Automated HOSTS Management: Windows Only
If you want to do even more, download HostsMan and of the pre-set update sources, select only Peter Lowe's AdServers, for MVPs and especially hpHosts are too massive and contain too many false positives (like file-hosters MegaUpload, FileFactory, and RapidShare and the open-source software repository SourceForge); you may consider adding this list I made from SpywareBlaster's Restricted Sites list as an update source. You should consider changing all redirection IP addresses to 0.0.0.0 and eliminating comments and duplicates, and then making a backup just before optimization (which makes use of the fact that each line may associate several domain names with one IP address); the purpose of the backup is to be swapped out for the next time you re-immunize with Spybot, otherwise it will think more than 10,000 domains have been left unprotected.
Of course if you would rather just enjoy the fruits of my own labor, I am willing to provide it; at just over a third of a megabyte, this HOSTS file is rather large but not so much that it slows browsing unacceptably, and it is as small as possible for the number of domains it blocks.
Free Programs for Automating Protection: Windows Only
Spybot - Search & Destroy was originally famous as a spyware scanner, but it has fallen behind in both speed and comprehensiveness and is now only good for its immunization ability; it is recommended to keep the resident TeaTimer and the SDHelper IE plugin from running, and to keep Spybot from immunizing anything about IE except for cookies and plugins, but it is excellent at bolstering the security of Opera, adding entries to the HOSTS file, and keeping some ActiveX controls from harming your computer. Its database updates on Wednesday mornings.
SpywareBlaster from BrightFort adds more ActiveX killbits and keeps certain cookies from being set in Internet Explorer or Firefox; its use of Restricted Sites is no longer recommended, however, and like a properly-setup Spybot, it won't use system resources unless you launch it and immunize, and it doesn't run in the background when you close it, unlike a resident anti-malware program.

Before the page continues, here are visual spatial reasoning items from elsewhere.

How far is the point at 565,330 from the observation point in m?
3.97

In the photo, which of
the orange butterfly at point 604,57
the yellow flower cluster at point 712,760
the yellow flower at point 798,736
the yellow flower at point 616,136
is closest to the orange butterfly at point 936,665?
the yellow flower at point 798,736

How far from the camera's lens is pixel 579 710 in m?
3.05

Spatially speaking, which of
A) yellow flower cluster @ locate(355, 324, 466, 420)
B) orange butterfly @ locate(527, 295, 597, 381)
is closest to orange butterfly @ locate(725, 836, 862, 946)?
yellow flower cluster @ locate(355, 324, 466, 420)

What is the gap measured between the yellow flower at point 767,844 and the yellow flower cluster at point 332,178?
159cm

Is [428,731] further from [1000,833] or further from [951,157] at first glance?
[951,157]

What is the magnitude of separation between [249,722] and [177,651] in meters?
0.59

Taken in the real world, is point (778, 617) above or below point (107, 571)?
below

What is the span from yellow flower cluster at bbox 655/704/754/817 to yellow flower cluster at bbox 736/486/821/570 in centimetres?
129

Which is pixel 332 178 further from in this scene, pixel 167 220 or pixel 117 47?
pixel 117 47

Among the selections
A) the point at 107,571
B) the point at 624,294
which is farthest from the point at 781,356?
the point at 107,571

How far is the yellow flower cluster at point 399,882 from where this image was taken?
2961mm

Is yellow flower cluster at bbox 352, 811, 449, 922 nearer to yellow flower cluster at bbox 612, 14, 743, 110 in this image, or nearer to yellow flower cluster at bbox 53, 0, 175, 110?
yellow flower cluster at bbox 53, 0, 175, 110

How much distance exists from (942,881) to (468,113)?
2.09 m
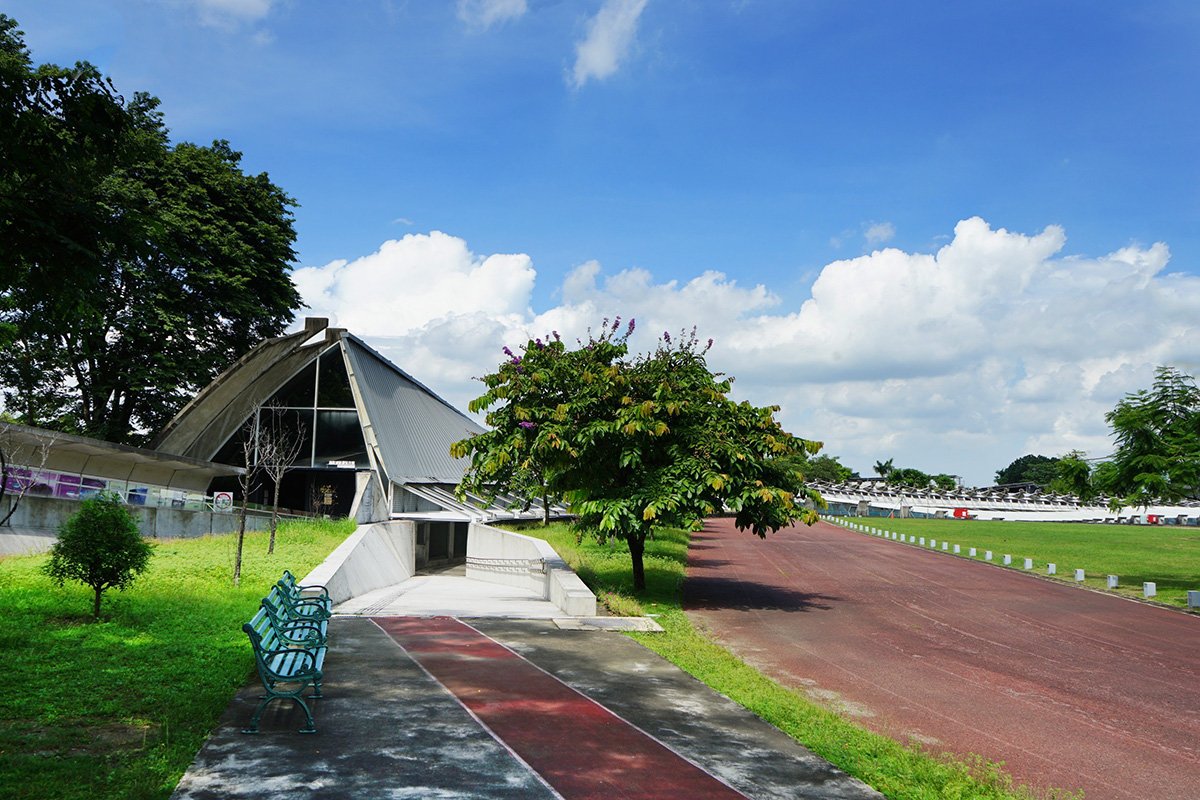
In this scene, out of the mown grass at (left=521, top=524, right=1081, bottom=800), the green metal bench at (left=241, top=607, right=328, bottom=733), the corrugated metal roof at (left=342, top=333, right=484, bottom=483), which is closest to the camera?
the mown grass at (left=521, top=524, right=1081, bottom=800)

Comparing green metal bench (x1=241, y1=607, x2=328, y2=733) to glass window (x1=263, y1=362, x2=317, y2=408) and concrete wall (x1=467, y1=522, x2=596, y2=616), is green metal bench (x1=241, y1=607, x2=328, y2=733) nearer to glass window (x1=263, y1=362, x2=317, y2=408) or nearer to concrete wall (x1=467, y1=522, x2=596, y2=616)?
concrete wall (x1=467, y1=522, x2=596, y2=616)

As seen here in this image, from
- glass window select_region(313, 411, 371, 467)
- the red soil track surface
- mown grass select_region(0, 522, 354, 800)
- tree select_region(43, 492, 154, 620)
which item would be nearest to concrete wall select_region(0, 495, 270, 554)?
mown grass select_region(0, 522, 354, 800)

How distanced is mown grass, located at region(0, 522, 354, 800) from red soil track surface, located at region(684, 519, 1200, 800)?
691cm

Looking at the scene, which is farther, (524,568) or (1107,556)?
(1107,556)

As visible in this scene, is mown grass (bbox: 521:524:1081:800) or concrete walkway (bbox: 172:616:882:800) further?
mown grass (bbox: 521:524:1081:800)

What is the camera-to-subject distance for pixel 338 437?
1419 inches

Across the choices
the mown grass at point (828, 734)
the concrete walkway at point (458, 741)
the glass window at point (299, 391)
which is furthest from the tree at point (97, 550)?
the glass window at point (299, 391)

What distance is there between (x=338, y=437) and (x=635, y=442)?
22276 millimetres

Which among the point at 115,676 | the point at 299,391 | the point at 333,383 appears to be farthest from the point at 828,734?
the point at 299,391

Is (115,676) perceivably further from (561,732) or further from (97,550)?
(561,732)

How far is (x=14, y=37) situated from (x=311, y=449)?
1753cm

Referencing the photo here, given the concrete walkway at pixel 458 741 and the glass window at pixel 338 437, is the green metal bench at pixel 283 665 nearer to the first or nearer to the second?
the concrete walkway at pixel 458 741

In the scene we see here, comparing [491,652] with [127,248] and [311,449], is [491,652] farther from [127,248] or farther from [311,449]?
[311,449]

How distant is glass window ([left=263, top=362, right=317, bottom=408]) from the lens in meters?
35.3
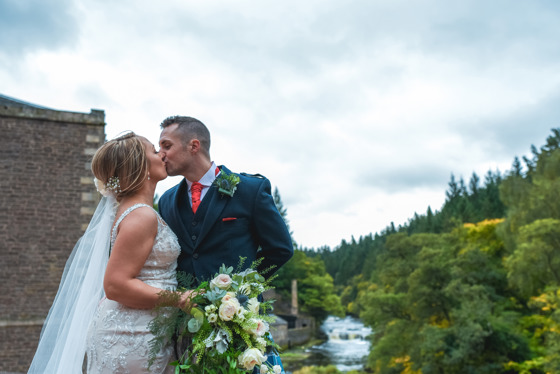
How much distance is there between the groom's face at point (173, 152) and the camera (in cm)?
316

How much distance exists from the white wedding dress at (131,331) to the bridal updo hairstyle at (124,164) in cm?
16

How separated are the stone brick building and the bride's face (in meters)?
9.30

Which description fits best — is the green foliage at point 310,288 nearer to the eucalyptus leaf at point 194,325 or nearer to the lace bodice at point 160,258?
the lace bodice at point 160,258

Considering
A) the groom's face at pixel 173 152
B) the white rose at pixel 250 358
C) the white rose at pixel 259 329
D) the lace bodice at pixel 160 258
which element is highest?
the groom's face at pixel 173 152

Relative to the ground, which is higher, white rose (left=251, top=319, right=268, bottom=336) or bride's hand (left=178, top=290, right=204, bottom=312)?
bride's hand (left=178, top=290, right=204, bottom=312)

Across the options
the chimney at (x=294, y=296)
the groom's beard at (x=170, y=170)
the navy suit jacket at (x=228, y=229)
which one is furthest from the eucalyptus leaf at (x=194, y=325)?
the chimney at (x=294, y=296)

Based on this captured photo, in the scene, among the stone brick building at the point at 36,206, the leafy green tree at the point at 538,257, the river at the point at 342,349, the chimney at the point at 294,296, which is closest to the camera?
the stone brick building at the point at 36,206

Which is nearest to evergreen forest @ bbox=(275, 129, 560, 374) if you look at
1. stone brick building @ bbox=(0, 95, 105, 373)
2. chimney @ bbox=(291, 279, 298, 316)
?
stone brick building @ bbox=(0, 95, 105, 373)

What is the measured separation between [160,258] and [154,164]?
0.54 meters

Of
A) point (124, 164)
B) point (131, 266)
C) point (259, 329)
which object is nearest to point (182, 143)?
point (124, 164)

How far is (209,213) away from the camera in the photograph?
10.1ft

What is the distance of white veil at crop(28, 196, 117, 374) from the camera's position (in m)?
3.12

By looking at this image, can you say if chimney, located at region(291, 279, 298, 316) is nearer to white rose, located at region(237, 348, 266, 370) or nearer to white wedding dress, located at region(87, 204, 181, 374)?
white wedding dress, located at region(87, 204, 181, 374)

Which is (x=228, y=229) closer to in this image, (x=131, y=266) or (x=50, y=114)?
(x=131, y=266)
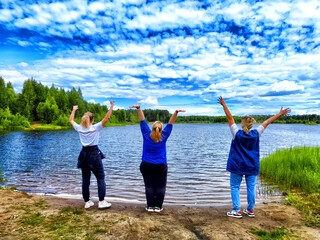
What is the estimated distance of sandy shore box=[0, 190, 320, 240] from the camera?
16.0 feet

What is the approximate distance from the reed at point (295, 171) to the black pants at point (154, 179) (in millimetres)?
6071

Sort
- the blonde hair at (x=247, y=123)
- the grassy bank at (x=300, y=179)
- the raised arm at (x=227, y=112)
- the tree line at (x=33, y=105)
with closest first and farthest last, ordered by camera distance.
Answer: the blonde hair at (x=247, y=123)
the raised arm at (x=227, y=112)
the grassy bank at (x=300, y=179)
the tree line at (x=33, y=105)

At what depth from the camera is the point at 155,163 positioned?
6230 mm

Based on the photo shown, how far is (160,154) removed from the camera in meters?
6.27

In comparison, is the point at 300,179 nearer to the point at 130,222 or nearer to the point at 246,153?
the point at 246,153

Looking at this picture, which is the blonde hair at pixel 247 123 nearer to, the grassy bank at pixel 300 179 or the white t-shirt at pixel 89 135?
the grassy bank at pixel 300 179

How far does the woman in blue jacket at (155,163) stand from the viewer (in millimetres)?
6229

HostsMan allows you to automatically update and optimize your HOSTS file, change the redirection IP (the invalid 0.0.0.0 or the local computer 127.0.0.1), and even run a small Web server that delivers nothing to any request for 127.0.0.1 on port 80 (HTTP, or unencrypted Web traffic); this is best used right after re-immunizing with Spybot.
A Final Note
Do not be lulled into complacency: It is still possible for a sufficiently determined cyber-criminal to directly hack into the websites you visit, not just their advertisers, so you must be vigilant. To eliminate vulnerability to ActiveX exploits like in the article I just linked to, use any browser other than Internet Explorer except when you must (like using Microsoft Update in versions of Windows before Vista, and even then IE Tab Plus for Firefox or IE Tab for Chrome work wonders), and more generally ensure your operating system, browsers, and especially plugins are up-to-date (because many vulnerabilities arise in Java, Flash, and especially your PDF reader…and no, it's not just Adobe); Mozilla has provided an excellent service for almost any browser (it works best in Firefox 3.6 and later, almost as well in most browsers, and well enough in Internet Explorer) called Plugin Check to check on your plugins, and remember that Flash for IE and Flash for all other browsers are different. Remember that you aren't safe just because you don't use Windows. Also be sure that your firewall and router (you should get one, rather than directly connecting to your modem) are set up to keep port- and IP-scanners from knowing you even have any ports open (unless you are running a Web server or something similar), by checking with GRC's Shields UP!